Responding to Cruz’s comment that he did not trust the GOP to be an arbiter in the debt debate. Scarborough predicted Cruz’s “self-righteous” demeanor would be his ultimate undoing as a member of the U.S. Senate.

“It’s going to be a hell of a lot of fun when Ted Cruz is standing in line in the cloak room to get hot dogs,” Scarborough said. “This is a guy that has obviously decided he is going to be a lone wolf and you can be a lone wolf … Anyway, Mike Allen, this guy has obviously got no interest in working with any of his colleagues. He’s certainly… The people of Texas are going to find out in a very rude way that pissing off 97 senators, basically saying you’re the — I mean this guy is more self-righteous in politics than Jim and Tammy Faye Bakker were in religion — this is going to blow up in his face. We all know it. But somebody apparently hasn’t told Ted Cruz that he wasn’t the first person ever elected to the United States Senate. I can’t believe this will do anything but devastate his effectiveness and hurt the great people in Texas in the long run.”

In typical Scarborough fashion, the former Florida congressman reflected back on his time in the U.S. House of Representatives to explain where Cruz is going wrong.

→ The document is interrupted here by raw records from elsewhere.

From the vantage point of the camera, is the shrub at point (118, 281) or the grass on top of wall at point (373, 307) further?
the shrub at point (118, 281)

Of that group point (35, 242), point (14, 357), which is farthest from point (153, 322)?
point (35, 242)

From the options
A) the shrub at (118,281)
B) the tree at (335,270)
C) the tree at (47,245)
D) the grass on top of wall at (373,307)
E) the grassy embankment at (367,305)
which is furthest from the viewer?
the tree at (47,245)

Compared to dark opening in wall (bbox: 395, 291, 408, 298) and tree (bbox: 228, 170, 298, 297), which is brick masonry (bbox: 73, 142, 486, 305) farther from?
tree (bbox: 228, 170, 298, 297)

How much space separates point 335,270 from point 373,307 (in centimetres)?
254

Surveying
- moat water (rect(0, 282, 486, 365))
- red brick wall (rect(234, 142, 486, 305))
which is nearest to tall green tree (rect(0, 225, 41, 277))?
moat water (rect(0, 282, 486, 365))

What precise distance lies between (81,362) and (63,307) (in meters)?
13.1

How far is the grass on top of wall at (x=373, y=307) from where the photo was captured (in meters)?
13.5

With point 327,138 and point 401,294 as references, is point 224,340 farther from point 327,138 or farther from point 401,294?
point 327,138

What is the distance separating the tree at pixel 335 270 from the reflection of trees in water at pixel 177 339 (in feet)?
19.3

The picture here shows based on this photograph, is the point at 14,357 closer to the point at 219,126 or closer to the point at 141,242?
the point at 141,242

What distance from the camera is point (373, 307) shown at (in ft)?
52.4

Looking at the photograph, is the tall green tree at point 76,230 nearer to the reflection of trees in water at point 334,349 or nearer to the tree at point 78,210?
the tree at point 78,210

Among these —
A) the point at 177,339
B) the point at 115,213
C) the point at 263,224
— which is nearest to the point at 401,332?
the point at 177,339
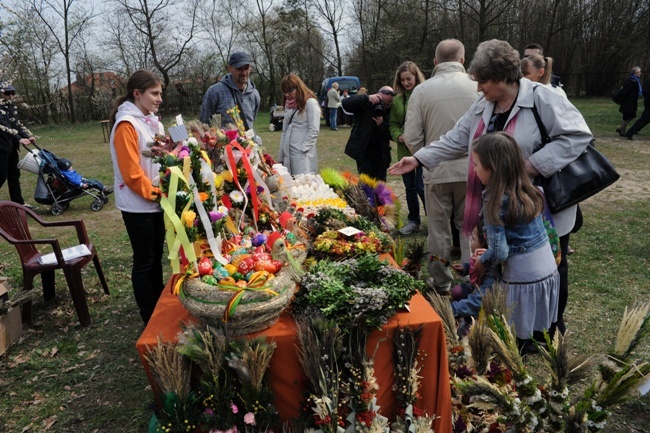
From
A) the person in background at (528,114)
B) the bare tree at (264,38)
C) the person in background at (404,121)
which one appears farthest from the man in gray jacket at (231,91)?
the bare tree at (264,38)

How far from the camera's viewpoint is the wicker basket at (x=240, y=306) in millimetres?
1834

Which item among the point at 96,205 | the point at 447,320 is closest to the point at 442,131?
the point at 447,320

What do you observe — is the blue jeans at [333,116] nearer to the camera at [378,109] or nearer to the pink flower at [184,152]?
the camera at [378,109]

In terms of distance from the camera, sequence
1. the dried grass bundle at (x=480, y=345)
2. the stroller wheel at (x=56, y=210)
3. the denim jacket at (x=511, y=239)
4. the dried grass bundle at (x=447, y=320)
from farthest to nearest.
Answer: the stroller wheel at (x=56, y=210), the denim jacket at (x=511, y=239), the dried grass bundle at (x=447, y=320), the dried grass bundle at (x=480, y=345)

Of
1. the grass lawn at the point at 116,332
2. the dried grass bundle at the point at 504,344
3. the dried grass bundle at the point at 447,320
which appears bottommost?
the grass lawn at the point at 116,332

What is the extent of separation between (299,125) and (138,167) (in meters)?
2.26

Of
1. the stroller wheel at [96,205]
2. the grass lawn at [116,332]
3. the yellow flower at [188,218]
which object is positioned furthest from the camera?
the stroller wheel at [96,205]

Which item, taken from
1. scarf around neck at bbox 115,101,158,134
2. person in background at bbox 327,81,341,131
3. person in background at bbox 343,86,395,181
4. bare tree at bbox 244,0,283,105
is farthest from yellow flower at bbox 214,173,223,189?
bare tree at bbox 244,0,283,105

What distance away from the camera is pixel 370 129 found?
5246 mm

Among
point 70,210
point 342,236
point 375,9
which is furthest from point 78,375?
point 375,9

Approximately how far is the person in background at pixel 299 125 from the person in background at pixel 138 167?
1.83 m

“It’s very clear — when you go in there are two doors and only two doors. There’s the insider door and there is the outsider door. And when you go in, you can decide to be part of the establishment, you can decide to be part of the leadership, you can decide to be the ones that go to all of the fundraisers, that raise all of the money and do the dirty work for the leaders. If you go in there, you’ve got to go in there 100 percent or you’re an outsider, which obviously Ted Cruz has done.”

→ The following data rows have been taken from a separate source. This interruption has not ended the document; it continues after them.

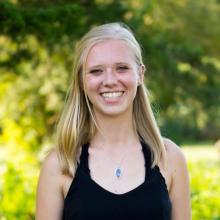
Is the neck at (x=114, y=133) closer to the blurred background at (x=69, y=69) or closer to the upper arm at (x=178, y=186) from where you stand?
the upper arm at (x=178, y=186)

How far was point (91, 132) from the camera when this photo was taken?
347 centimetres

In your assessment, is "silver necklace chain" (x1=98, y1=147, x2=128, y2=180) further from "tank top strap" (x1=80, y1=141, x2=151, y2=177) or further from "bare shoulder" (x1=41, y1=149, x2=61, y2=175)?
"bare shoulder" (x1=41, y1=149, x2=61, y2=175)

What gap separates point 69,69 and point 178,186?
7.54 metres

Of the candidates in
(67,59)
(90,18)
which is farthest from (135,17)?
(67,59)

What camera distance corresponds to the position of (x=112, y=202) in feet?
10.5

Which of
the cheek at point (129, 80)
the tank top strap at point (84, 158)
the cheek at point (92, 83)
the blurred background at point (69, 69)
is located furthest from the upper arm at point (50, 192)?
the blurred background at point (69, 69)

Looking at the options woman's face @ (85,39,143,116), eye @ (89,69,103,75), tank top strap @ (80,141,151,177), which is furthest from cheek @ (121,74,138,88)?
tank top strap @ (80,141,151,177)

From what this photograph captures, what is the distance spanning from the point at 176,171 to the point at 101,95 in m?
0.53

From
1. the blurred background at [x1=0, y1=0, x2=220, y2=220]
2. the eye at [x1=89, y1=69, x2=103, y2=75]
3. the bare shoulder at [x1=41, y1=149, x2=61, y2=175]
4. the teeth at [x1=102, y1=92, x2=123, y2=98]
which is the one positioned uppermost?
the blurred background at [x1=0, y1=0, x2=220, y2=220]

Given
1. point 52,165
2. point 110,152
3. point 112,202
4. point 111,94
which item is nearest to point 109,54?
point 111,94

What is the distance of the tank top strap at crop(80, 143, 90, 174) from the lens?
3314 mm

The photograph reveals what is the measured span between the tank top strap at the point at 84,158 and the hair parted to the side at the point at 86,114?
3 cm

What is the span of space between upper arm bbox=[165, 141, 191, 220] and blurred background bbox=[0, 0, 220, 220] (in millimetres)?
715

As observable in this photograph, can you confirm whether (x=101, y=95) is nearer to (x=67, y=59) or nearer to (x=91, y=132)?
(x=91, y=132)
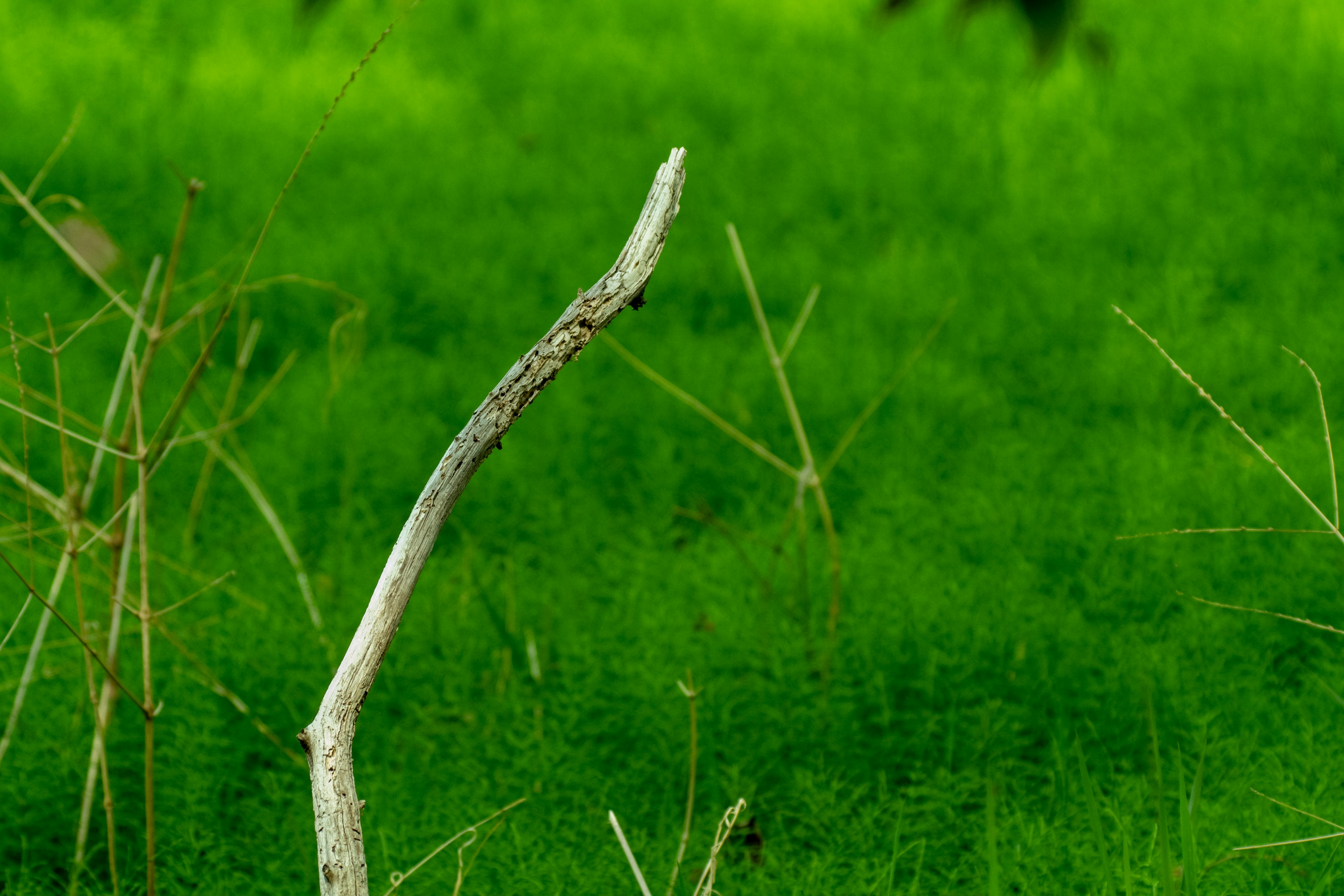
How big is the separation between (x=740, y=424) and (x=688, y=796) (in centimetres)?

“And you’ve got to be an outsider. Listen — yeah, Dick Armey, when I was in Congress, he didn’t like me. John Boehner didn’t like me, Newt Gingrich,” he continued. “The leadership didn’t like me because I decided I would be an outsider. I was going to vote the way I wanted to vote. I was going to go after them hard when they spent too much money. But, at the same time, I was quietly making relationships with basically everybody else in the House. So people in my district didn’t get punished for my conservative activism. That’s not happening here and that’s why I think at the end of the day the big losers are going to be the great people in the state of Texas because Ted Cruz has gone to Texas as a political branding device instead of being a leader to help people in that huge important great state.”